The incident at the Franciscan school was repeated at Minya where a Catholic school was razed to the ground by an arson attack and a Christian orphanage was also torched.
This toll is already a few days old, and growing.
Nina Shea updates as of Monday.
The litany of attacks is long: St. George Church, St. Mary’s Church, Good Shepherd’s Church, the Pentecostal Church, in Minya; St. Therese Church, Church of the Reformation, Church of the Apostle, Holy Revival Church, St. John’s Church, in Assiut; Church of the Virgin Mary in Cairo, St. Damiana Church, the Evangelical Church, and Joseph’s Church, in Fayoum; Church of the Archangel Michael, St. Saviors Anglican Church, the Greek Orthodox and Franciscan churches, in Suez; Fr. Maximus Church and St. George’s Church, in Alexandria. . .
As of Sunday night, some 58 churches, as well as several convents, monasteries, and schools, dozens of Christian homes and businesses, even the YMCA, have been documented as looted and burned or subject to other destruction by Islamist rioters. The Coptic Pope remains in hiding and many Sunday services did not take place as Christian worshipers stayed home, fearing for their lives. A dozen or so Christians have been attacked and killed for being Christian so far.
Sam Tadros noted the historic level of violence happening here. Nina Shea confirms it.
For the first time in 1,600 years, Sunday prayers were canceled at the Orthodox Monastery of the Virgin Mary and Priest Ibram in Degla, south of Minya, because the three churches there were destroyed by the mob. In Cairo, Franciscan nuns watched as the cross over the gate to their school was torn down and replaced by an al-Qaeda flag and the school itself torched; Sister Manal, the principal, reported that three nuns were then marched through the streets as prisoners of war, as neighborhood mobs “hurled abuse” at them along the way.
Fr. Rafic Greiche, spokesman of Egypt’s Catholic Bishops reported to the Vatican news agency Fides that of the destroyed churches, 14 are Catholic, while the rest belong to the Coptic Orthodox, Greek Orthodox, Anglican, and Protestant communities. While the anti-Christian attacks are occurring throughout Egypt, they are concentrated especially in the areas of Al Minya and Assiut, “because it is there that we find the headquarters of the jihadists,” according to Fr. Greiche.
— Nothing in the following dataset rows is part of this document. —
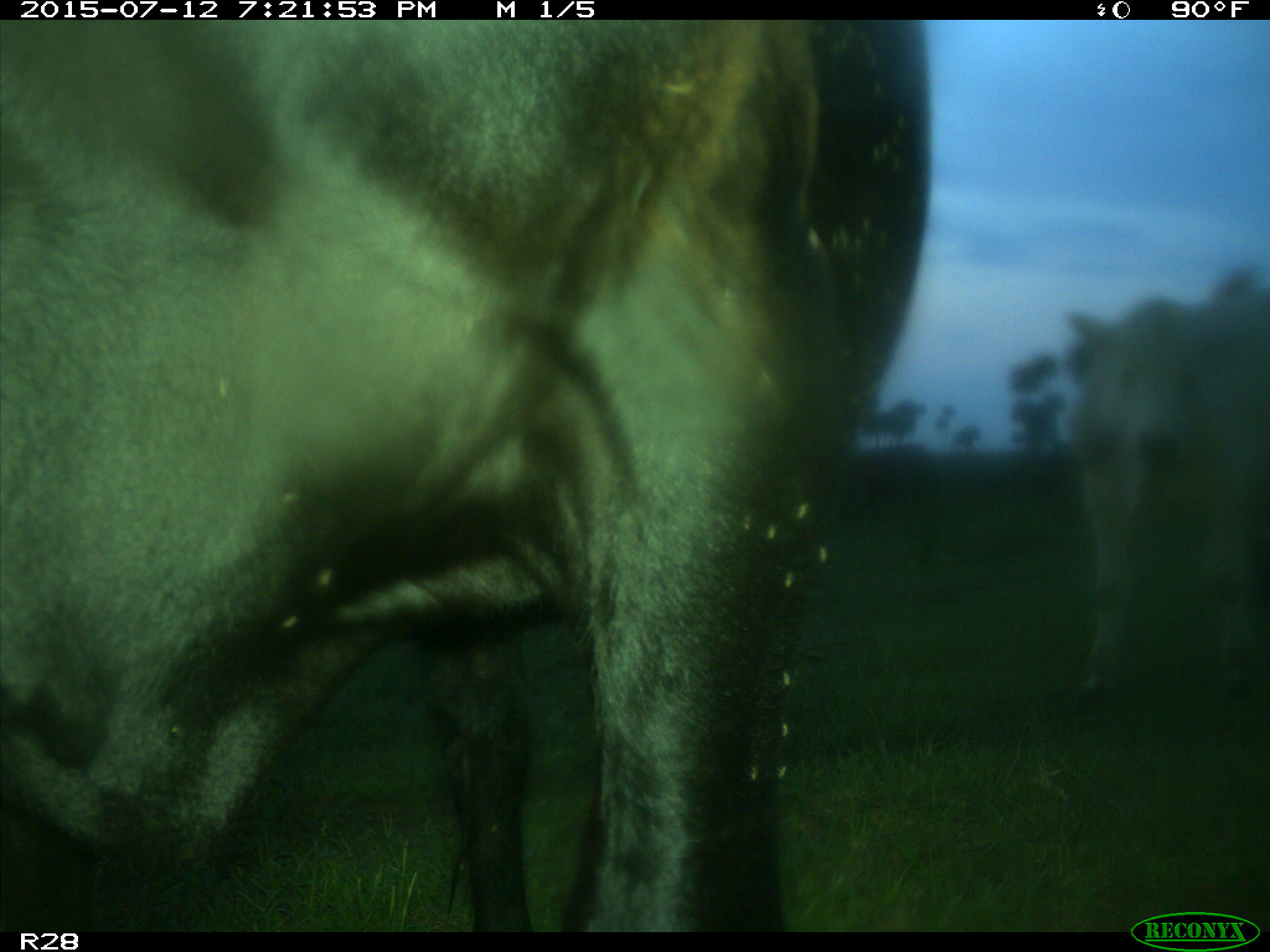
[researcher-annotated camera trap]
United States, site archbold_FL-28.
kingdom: Animalia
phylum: Chordata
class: Mammalia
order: Artiodactyla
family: Bovidae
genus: Bos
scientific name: Bos taurus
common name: domestic cow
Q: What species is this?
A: Bos taurus (domestic cow).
Groups of the Left, of women, of students, of intellectuals, of businesspersons, of secularists, not to mention the military, all participated in the Tamarrud movement that supported the military’s ouster of the Muslim Brotherhood–affiliated President Morsi. But it is Egypt’s Christian community, who number 10 percent of the population, that is bearing the brunt of the Islamist anger.
Pope Francis is speaking out, frankly and clearly. “Faith and violence are incompatible,” he said. That should be stating the obvious. But it no longer is.
What are world leaders doing about this? What are the world’s media doing to call attention to it? What is our responsibility in this, and the violence in Syria, North Korea, the Central African Republic? First, be informed.